:: TASK PROMPT ::
Return only the lines below starting at the line containing "Publicidad, propaganda e imagen pública" and ending at the line containing "Bethléem - Back", both included, exactly as they are and with no pictures.

:: DATA EXTRACTS ::
-*-

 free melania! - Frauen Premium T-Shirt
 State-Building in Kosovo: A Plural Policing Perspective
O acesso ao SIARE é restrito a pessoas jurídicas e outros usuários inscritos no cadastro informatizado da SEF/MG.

-*-

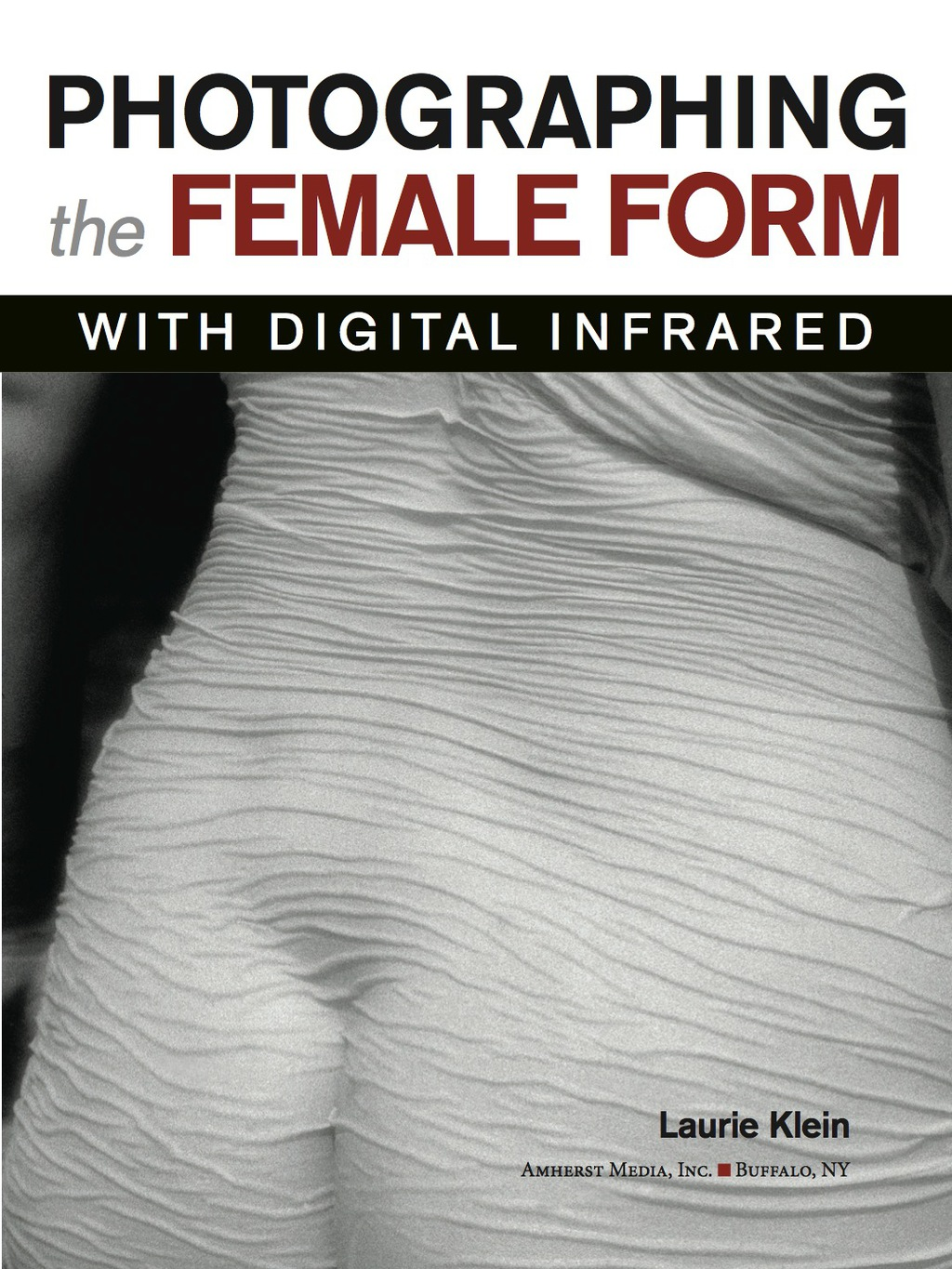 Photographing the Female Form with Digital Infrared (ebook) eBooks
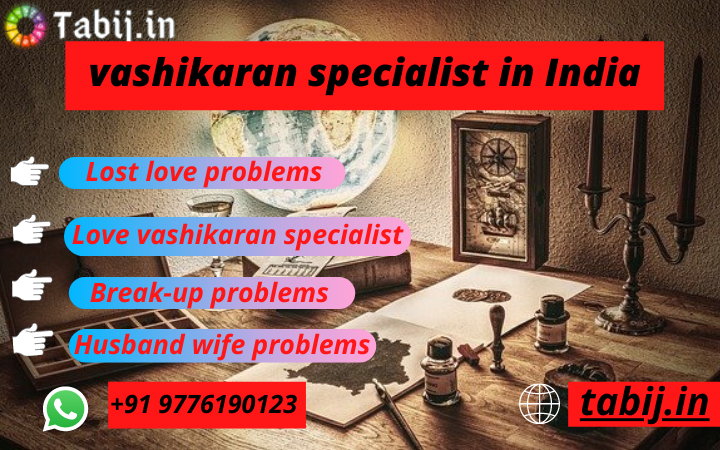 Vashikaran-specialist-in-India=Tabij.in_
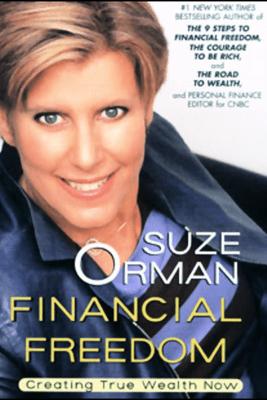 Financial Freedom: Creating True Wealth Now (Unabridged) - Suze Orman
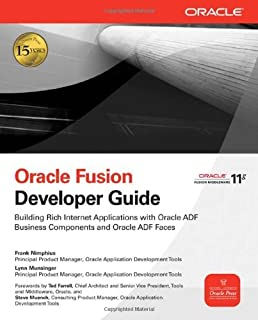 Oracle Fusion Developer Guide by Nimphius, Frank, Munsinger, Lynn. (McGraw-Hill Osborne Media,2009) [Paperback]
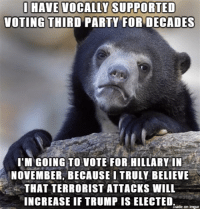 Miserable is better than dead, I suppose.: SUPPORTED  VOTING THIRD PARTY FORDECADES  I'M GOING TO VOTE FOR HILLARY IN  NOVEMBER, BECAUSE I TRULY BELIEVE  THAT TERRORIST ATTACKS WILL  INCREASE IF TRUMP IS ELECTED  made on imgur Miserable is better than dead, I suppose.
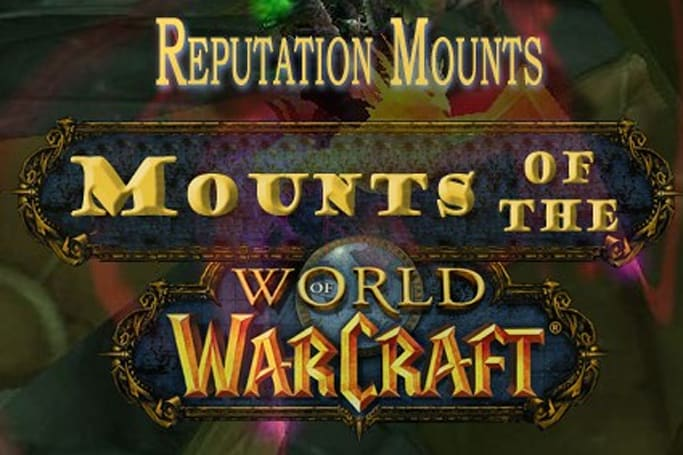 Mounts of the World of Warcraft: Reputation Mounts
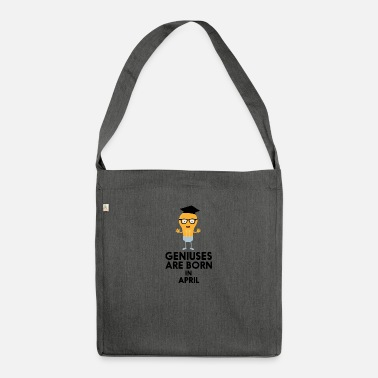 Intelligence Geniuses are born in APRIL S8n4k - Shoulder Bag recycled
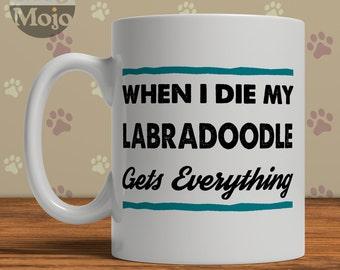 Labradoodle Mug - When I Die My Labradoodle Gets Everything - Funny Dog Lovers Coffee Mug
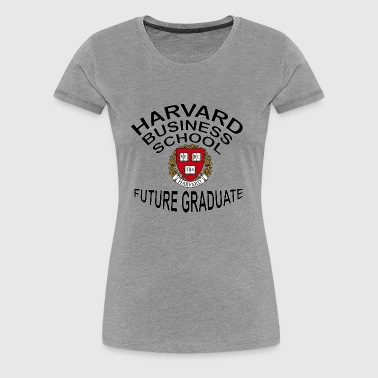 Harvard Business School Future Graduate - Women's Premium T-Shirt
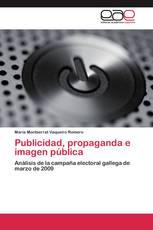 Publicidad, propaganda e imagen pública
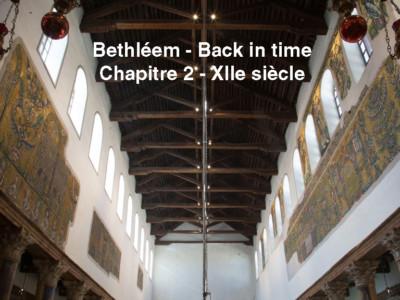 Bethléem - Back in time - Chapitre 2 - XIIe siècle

-*-

:: RESULT OF THE TASK ::
 Publicidad, propaganda e imagen pública
 Bethléem - Back in time - Chapitre 2 - XIIe siècle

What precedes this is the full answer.